Nonetheless there are two treats lurking in the shadows. Above the south door are the immense wooden, gilded royal arms of Charles II and in the chancel a memorial plaque to James William Adams VC. Reverend Adams was the last civilian, and only clergyman, to have been awarded the Victoria Cross. He was serving as the chaplain in the British army during the second Afghan War and as the citation published in the London Gazette describes:
‘During the action at Killa Kazi, on the 11th December 1879, some men of the 9th Lancers having fallen with their horses, into a wide and deep “nullah’ or ditch, and the enemy being close upon them, the Reverend J.W. Adams rushed into the water (which filled the ditch), dragged the horses from off the men upon whom they were lying, and extricated them, he being at the time under a heavy fire, and up to his waist in water.’
I moved on through the chancel arch into the mausoleum and immediately it feels as if the lights have been turned on, the result of the large, south-facing windows. All around you are the dazzling memorials to the Hare family, some twenty in total, described by some experts as the best collection in Norfolk.

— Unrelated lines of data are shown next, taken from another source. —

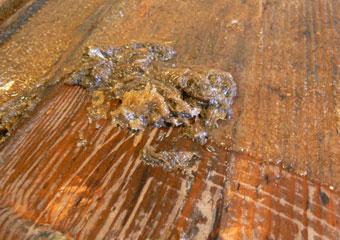 Portone in noce 1600, Particolare della grossa quantità di materiale da rimuovere in fase di pulitura.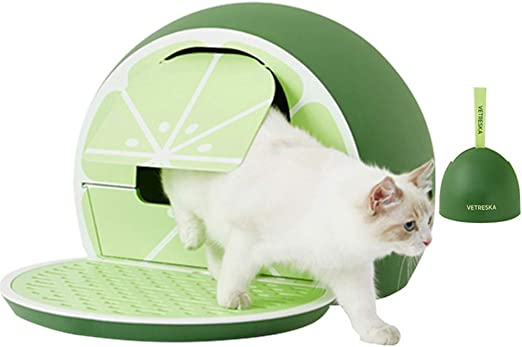 VETRESKA - Caja de Arena para Gatos con Cuchara, diseño de Frutas, Color Rosa y Verde Lima: Amazon.es: Productos para mascotas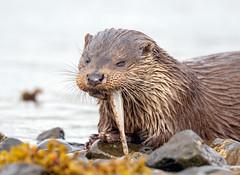 Otter (Chas Moonie-Wild Photography) Tags: otter wild sea loch scotland mammal fish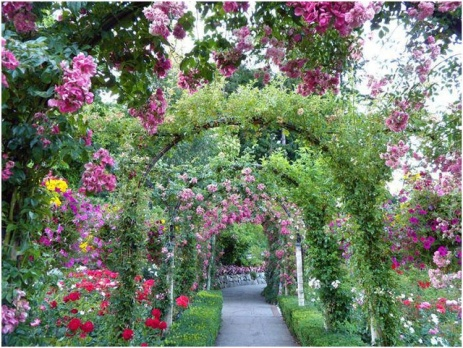 Ботанический сад в Донецке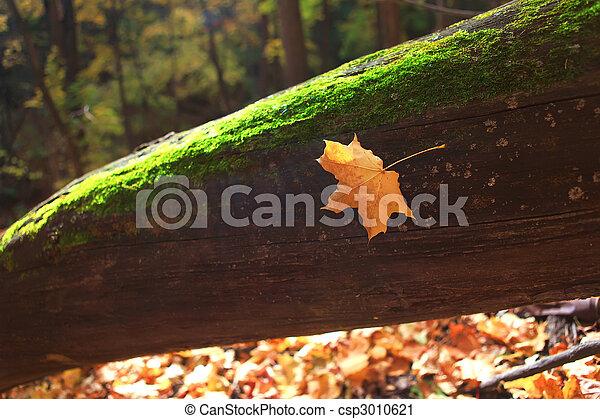 autumn forest scene - csp3010621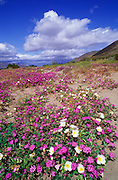 Desert Sand Verbena (Abronia villosa) and Evening Primrose (Oenothera deltoides), Anza-Borrego Desert State Park, California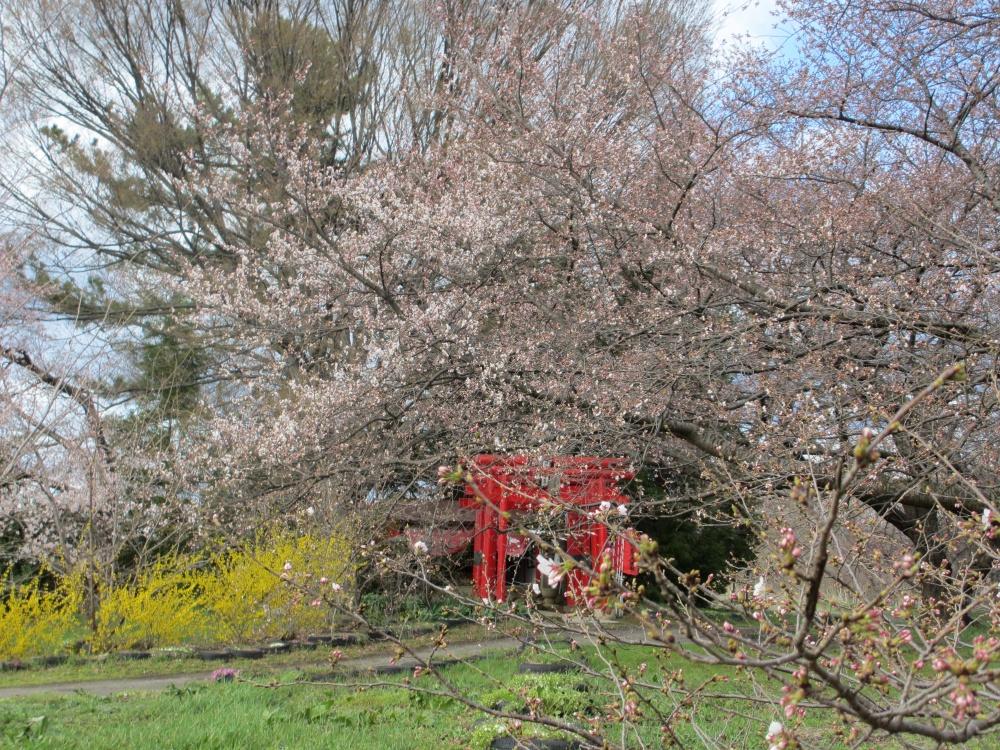 赤い鳥居 ピンクの桜 黄色のレンギョウ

They vary in size and grandeur, but most are remarkable in some way. The very large monument to Susanna Hare is by the prodigious sculptor Peter Scheemakers, renowned for his statue of Shakespeare in Westminster Abbey, and his only work in Norfolk. Along the north wall is the slightly over the top figure of Sir Thomas Hare (1693) lying grandly on top of his tomb dressed in a wig and Roman armour. He was a mere 36 when he died and his wife Elizabeth erected the memorial; she was laid to rest beside him 56 years later.

Next to Sir Thomas is a large mahogany case with an inscription written on top. I rather wish I’d read this first, but I swiftly opened the door to be confronted by the alarming vision of Sarah Hare, or rather a wax effigy of her, glaring out wearing a scarlet hood and period clothing. Her round face stares out defiantly, almost challenging you to fix her unmoving eyes. The shock is visceral and disconcerting all alone in this church. I cannot help but think of Oliver Cromwell and his instructions to paint him “warts and all”.

Having got over the shock I read the inscription:
‘Here lyeth the body of Sarah Hare, the youngest daughter of Sir Thomas Hare Bart and Dame Elizabeth his wife and sister to the present Sir Thomas Hare who departed this life the IX day of April MDCCXLIV and ordered this effigies to be placed here”
This wax effigy was Sarah’s request in her will of 1743, and the extensive instructions were carried out to the letter. Over the years damage inevitably occurred and the effigy was restored by none other than Madame Tussaud’s in 1984. It is the only memorial made out of wax outside Westminster Abbey. As I left the church, rather more speedily than usual, resisting looking behind me, I couldn’t help but think of my childhood visits to Madame Tussaud’s and the similar shock I received on visiting the infamous Chamber of Horrors! It was a timely reminder, once again, that you never quite know what you’ll find in Norfolk’s multitude of churches.